▶ PROBLEM SET:
1. Using the passage on No. 82 Wing's history, decide whether each statement agrees with it: (a) Boeing Australia carried out all F-111 maintenance under contract from 2001; (b) the RAAF became the only air force flying the F-111 in 1992; (c) the Forward Air Control Development Unit flew F/A-18 Hornets. For each, give yes or no and quote the words of the passage that decide it.
2. Name every numbered wing mentioned in the passage on No. 82 Wing's history.
3. Write the next part of the passage on No. 82 Wing's history, beginning after its final sentence.

▶ SUPPLIED PASSAGE:
== Segment start ==
No. 482 Squadron merged with Amberley's No. 3 Aircraft Depot to form No. 501 Wing in March 1992. The squadron completed its disbandment in June that year. In 1998 the RAAF became the only air force operating the F-111, after the USAF retired the type. From 2001, Boeing Australia performed all F-111 maintenance under contract. In February 2002, No. 82 Wing came under the control of the newly established Air Combat Group (ACG), formed by merging Tactical Fighter Group (TFG) and Strike Reconnaissance Group (SRG). The reorganisation altered the wing's responsibilities, as it transferred lead-in training for the F-111s to No. 78 Wing at RAAF Base Williamtown, New South Wales, and put No. 82 Wing in charge of the strike capability of No. 81 Wing's F/A-18 Hornet fighters, also based at Williamtown. No. 82 Wing's role was reiterated as "precision strike and reconnaissance"; the Forward Air Control Development Unit (FACDU), flying Pilatus PC-9s, was added to its strength. The merger of TFG and SRG was designed to position the Air Force to replace both the F-111 and the F/A-18 with a single Joint Strike Fighter (JSF).
== Segment end ==
▶ RECORD SET:
== Segment start ==
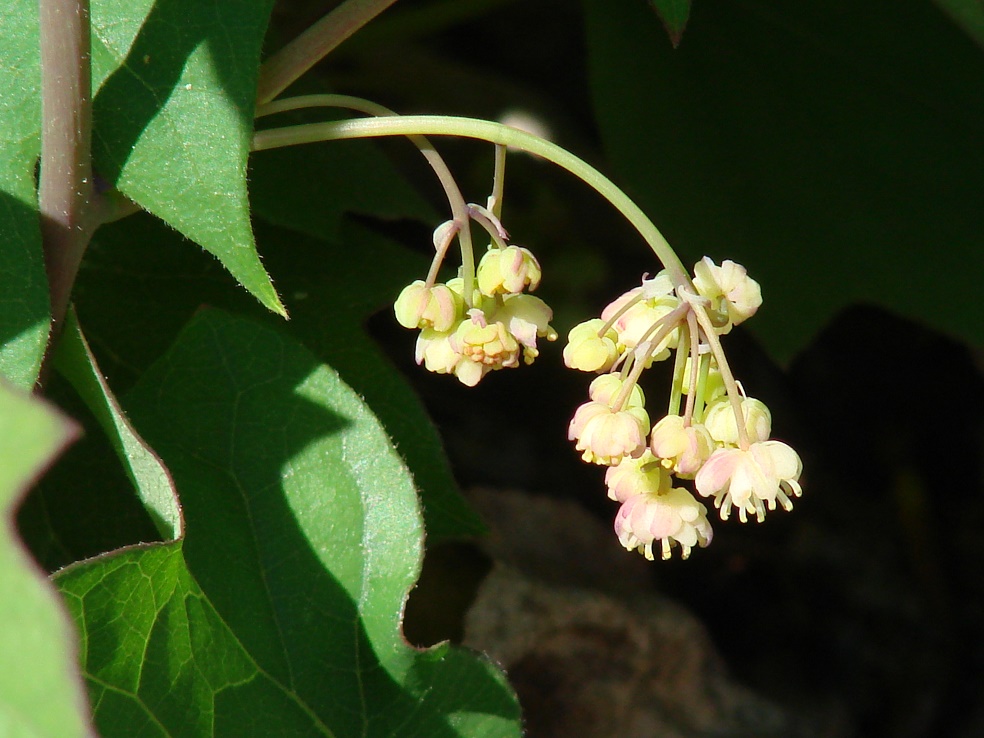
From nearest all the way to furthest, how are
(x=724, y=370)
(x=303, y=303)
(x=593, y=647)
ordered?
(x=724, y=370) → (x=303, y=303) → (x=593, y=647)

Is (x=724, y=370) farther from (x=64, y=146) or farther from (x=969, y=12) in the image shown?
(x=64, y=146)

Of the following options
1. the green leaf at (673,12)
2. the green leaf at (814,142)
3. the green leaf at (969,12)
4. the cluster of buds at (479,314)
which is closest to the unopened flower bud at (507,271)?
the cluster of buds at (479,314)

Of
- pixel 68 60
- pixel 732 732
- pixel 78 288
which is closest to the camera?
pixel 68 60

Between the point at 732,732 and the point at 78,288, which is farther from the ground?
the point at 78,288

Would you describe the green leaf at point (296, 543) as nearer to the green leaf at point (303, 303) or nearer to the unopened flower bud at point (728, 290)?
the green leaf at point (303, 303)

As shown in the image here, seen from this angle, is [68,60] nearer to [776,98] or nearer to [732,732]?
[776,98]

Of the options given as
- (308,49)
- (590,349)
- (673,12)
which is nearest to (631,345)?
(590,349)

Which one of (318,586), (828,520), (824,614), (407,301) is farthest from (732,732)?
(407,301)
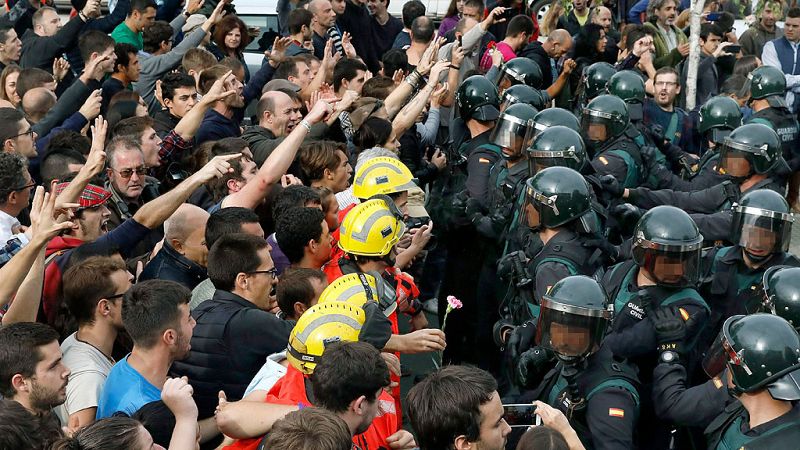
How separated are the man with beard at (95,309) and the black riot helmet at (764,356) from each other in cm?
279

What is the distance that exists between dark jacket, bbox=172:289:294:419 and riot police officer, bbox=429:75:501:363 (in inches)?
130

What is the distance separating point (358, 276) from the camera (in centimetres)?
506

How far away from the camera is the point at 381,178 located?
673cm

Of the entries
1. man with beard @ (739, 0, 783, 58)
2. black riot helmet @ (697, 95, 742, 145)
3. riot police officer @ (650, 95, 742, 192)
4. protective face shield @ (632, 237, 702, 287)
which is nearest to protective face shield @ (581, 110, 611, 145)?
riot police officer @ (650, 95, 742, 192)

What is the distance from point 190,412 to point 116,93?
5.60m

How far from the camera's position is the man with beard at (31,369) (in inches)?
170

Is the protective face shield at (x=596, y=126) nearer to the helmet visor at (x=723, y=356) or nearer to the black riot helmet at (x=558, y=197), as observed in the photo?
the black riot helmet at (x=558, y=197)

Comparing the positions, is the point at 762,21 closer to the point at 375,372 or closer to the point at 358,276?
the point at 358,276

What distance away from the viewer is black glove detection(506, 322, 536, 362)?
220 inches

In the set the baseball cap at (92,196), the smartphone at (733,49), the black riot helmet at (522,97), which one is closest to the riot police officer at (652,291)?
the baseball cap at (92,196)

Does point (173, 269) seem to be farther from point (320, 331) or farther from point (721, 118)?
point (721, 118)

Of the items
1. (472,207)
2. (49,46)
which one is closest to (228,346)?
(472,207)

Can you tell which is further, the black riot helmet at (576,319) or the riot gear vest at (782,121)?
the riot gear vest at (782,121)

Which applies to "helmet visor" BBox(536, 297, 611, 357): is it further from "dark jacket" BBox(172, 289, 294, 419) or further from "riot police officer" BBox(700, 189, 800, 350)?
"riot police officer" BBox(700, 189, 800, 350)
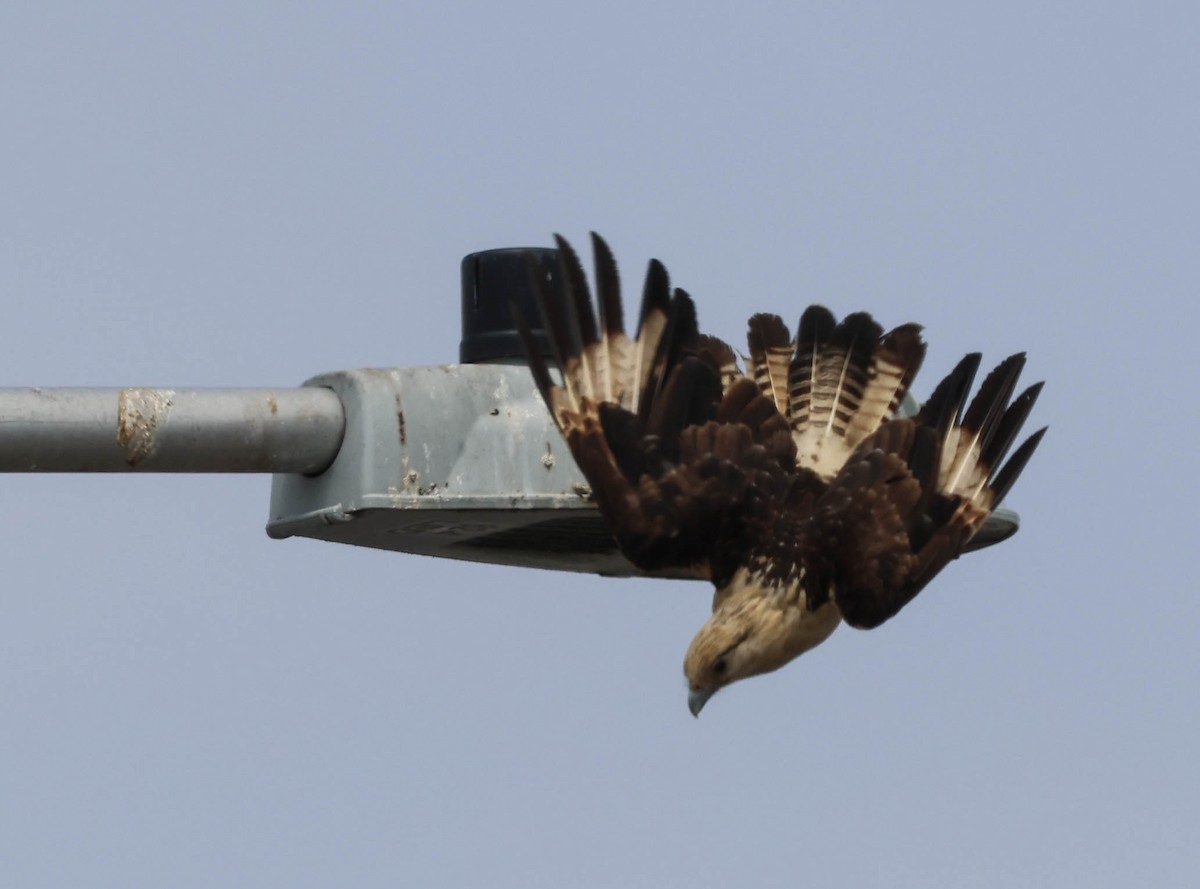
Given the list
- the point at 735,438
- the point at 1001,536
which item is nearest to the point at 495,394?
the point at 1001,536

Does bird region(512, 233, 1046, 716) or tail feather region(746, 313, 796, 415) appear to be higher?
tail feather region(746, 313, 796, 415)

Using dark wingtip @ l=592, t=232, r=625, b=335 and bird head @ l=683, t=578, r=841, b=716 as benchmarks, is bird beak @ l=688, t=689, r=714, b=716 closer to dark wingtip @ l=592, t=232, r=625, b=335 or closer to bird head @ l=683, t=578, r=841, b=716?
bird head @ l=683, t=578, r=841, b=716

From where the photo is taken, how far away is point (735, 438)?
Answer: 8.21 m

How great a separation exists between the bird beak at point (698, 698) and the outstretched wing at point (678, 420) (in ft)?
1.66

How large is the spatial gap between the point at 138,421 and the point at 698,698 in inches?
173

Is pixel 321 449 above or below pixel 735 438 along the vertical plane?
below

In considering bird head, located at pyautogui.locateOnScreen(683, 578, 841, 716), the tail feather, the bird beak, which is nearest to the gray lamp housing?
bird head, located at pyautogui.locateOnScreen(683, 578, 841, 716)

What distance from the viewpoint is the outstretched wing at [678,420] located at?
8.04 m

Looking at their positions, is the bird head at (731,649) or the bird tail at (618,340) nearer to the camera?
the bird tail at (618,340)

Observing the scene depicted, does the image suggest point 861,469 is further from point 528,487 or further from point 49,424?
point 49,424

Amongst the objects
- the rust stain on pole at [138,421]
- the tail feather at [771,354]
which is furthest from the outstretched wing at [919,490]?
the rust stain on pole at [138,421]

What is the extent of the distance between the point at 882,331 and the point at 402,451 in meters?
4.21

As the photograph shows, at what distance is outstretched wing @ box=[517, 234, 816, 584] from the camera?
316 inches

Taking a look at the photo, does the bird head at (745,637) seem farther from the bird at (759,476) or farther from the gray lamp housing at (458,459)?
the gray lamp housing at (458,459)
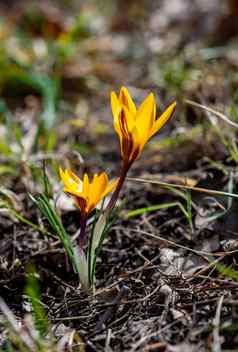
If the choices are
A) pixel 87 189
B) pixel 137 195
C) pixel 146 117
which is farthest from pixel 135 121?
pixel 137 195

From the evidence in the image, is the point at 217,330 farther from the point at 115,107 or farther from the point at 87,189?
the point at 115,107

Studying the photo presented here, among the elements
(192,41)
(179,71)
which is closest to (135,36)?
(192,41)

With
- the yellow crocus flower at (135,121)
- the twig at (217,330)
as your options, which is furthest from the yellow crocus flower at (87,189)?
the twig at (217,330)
== Segment end ==
== Segment start ==
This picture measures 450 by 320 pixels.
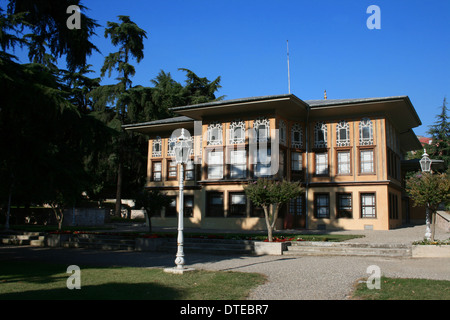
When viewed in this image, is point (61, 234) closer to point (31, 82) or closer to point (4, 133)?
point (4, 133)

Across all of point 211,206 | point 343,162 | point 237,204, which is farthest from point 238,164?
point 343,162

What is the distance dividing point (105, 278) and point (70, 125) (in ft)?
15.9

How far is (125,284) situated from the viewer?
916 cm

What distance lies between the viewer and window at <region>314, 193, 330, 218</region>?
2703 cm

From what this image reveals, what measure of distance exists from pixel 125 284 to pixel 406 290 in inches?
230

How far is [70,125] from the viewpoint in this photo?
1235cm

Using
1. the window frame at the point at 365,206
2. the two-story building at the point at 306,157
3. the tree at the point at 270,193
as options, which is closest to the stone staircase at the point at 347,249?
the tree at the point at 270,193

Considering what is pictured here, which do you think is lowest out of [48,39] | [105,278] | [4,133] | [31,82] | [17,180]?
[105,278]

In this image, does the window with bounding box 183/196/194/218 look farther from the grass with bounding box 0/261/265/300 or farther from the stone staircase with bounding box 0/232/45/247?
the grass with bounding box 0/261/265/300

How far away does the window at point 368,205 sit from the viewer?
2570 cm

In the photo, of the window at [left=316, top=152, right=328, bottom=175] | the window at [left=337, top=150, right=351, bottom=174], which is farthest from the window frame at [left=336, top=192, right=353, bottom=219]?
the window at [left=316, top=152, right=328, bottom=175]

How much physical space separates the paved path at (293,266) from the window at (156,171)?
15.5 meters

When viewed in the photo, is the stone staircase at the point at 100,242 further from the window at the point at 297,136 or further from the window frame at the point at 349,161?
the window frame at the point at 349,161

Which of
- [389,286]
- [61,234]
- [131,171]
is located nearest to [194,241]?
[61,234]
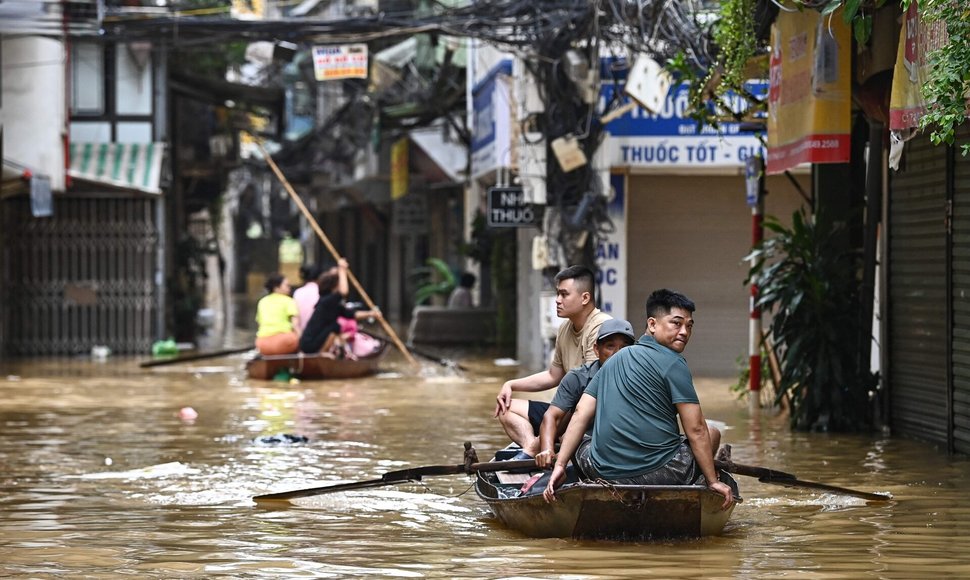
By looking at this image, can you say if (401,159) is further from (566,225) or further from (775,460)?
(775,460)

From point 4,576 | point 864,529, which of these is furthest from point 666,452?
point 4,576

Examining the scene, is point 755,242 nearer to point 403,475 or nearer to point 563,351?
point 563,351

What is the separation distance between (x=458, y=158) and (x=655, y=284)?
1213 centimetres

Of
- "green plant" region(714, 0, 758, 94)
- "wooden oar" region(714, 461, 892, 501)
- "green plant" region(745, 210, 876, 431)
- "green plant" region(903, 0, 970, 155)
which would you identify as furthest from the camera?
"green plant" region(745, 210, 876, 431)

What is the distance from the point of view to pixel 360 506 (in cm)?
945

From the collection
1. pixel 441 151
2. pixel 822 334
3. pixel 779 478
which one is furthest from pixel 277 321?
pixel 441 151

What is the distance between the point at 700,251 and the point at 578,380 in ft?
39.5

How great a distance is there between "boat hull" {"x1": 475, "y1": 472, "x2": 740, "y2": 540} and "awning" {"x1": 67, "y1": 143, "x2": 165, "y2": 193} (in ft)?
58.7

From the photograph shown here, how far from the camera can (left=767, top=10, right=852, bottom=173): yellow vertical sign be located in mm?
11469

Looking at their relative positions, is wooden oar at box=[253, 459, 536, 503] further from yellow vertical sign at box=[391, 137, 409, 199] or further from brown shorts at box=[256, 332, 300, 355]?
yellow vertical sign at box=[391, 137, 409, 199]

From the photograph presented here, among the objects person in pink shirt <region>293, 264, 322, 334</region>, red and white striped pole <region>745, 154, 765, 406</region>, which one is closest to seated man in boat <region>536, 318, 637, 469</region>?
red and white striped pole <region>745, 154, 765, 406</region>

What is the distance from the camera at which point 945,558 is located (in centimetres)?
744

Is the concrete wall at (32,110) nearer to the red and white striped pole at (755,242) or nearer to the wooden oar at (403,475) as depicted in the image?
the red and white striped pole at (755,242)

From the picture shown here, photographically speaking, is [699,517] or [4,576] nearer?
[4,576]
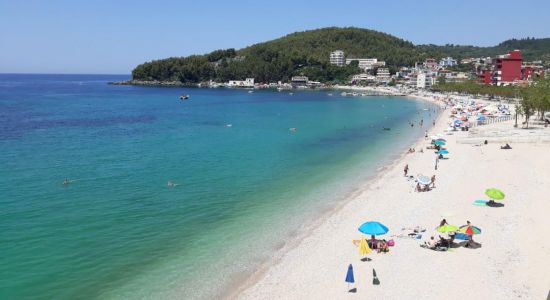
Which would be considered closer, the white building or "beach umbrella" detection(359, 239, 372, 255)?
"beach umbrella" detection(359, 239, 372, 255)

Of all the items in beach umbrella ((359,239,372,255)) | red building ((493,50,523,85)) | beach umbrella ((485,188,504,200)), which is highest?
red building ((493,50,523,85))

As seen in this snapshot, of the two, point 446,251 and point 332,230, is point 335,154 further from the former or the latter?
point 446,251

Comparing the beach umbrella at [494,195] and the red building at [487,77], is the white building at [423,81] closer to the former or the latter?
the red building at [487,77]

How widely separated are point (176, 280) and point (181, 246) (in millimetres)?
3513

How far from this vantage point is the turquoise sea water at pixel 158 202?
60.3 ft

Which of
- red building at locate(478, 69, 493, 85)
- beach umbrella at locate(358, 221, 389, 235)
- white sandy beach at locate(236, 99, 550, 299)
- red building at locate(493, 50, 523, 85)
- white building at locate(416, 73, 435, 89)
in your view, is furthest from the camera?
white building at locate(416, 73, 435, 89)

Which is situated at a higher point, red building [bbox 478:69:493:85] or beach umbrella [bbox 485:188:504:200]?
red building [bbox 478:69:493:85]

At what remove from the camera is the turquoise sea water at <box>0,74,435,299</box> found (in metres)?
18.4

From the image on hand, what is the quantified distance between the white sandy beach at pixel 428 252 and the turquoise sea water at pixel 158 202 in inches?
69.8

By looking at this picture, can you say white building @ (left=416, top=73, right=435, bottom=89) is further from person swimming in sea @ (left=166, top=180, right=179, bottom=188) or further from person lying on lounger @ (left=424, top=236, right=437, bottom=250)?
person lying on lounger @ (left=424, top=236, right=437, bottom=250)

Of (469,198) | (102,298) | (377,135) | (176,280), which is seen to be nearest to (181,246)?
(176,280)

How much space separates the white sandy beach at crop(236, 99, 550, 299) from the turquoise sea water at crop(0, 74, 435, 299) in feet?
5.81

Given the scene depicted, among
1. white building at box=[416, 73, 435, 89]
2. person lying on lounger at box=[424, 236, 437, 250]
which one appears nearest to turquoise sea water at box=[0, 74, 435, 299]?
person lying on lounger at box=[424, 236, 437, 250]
== Segment end ==
== Segment start ==
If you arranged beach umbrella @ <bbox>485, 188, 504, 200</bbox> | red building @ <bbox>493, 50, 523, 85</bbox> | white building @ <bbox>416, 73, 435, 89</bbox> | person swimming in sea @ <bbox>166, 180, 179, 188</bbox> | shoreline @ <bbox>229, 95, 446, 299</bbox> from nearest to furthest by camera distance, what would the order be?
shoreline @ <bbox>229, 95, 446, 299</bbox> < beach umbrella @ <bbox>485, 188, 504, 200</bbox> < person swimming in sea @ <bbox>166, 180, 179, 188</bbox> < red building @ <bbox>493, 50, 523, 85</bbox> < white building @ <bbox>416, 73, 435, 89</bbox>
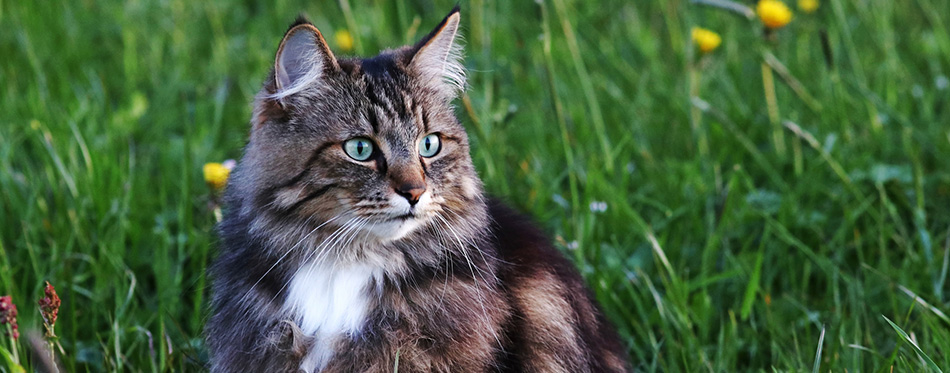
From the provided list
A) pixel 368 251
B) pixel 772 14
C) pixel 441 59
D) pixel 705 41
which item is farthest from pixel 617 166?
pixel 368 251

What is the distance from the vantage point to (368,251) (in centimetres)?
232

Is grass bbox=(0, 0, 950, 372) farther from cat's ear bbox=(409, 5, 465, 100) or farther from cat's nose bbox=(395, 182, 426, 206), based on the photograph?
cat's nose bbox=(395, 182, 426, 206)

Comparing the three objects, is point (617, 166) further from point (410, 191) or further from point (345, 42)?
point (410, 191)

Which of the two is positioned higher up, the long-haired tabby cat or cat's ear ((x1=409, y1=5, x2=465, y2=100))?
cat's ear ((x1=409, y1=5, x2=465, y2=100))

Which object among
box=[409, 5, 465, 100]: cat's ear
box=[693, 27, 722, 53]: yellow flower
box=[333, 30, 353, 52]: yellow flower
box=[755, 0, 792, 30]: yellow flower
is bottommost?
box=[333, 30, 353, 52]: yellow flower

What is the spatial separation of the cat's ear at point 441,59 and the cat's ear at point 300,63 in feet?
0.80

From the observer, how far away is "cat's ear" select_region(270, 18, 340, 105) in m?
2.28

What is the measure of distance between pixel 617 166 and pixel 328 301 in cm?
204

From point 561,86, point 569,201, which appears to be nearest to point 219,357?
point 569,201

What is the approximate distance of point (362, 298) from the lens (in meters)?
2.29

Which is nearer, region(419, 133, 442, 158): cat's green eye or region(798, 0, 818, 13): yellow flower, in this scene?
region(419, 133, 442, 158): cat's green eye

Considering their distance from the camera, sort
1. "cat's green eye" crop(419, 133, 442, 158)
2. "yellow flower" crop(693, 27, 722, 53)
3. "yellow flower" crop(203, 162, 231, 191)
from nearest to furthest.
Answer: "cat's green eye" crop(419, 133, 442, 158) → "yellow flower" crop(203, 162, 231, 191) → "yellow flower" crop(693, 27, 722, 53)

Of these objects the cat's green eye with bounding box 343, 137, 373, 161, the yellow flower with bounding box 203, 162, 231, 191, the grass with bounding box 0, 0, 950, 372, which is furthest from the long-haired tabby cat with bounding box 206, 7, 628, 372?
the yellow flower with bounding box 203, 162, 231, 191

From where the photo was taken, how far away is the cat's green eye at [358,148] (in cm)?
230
== Segment end ==
▶ LIST OF ANSWERS:
1.
(a) Yes: "From 2001, Boeing Australia performed all F-111 maintenance under contract."
(b) No: "In 1998 the RAAF became the only air force operating the F-111, after the USAF retired the type."
(c) No: "the Forward Air Control Development Unit (FACDU), flying Pilatus PC-9s, was added to its strength."

2. No. 501 Wing, No. 82 Wing, No. 78 Wing, No. 81 Wing

3.
In 2007, the Australian government decided to retire all of the F-111s by 2010, and acquire 24 F/A-18F Super Hornets as an interim replacement, pending the arrival of the F-35 Lightning II JSF then under development. The F-111 fleet was considered to be at risk owing to fatigue issues, and too expensive to operate as each aircraft required 180 hours of maintenance for every hour of flying time. No. 82 Wing began re-equipping with the Super Hornet in 2010, and the last F-111s were retired on 3 December that year. FACDU was combined with the RAAF Special Tactics Project in July 2009 to form No. 4 Squadron. The following year, No. 82 Wing became home to No. 5 Flight, which was responsible for training personnel to operate the RAAF's two IAI Heron unmanned aerial vehicles based at Kandahar in Afghanistan. The Air Force acquired a third Heron in 2011, based in Australia and operated by No. 5 Flight. As of that year, the F-35 was not expected to enter Australian service until 2018. The RAAF hoped to be able to sell off its Super Hornets "with very low kilometres on the clock" by 2020, but this would depend on delivery of the replacement F-35s. In April 2013, No. 5 Flight was transferred from No. 82 Wing to Surveillance and Response Group's No. 92 Wing. The following month, the Federal government announced plans to purchase twelve Boeing EA-18G Growlers to supplement the Super Hornet fleet.

On 7 July 2017, the RAAF completed delivery of the 12 EA-18G Growlers with the arrival of the last Growler at RAAF Base Amberley, home of No. 6 Squadron. All Super Hornets were transferred to No. 1 Squadron.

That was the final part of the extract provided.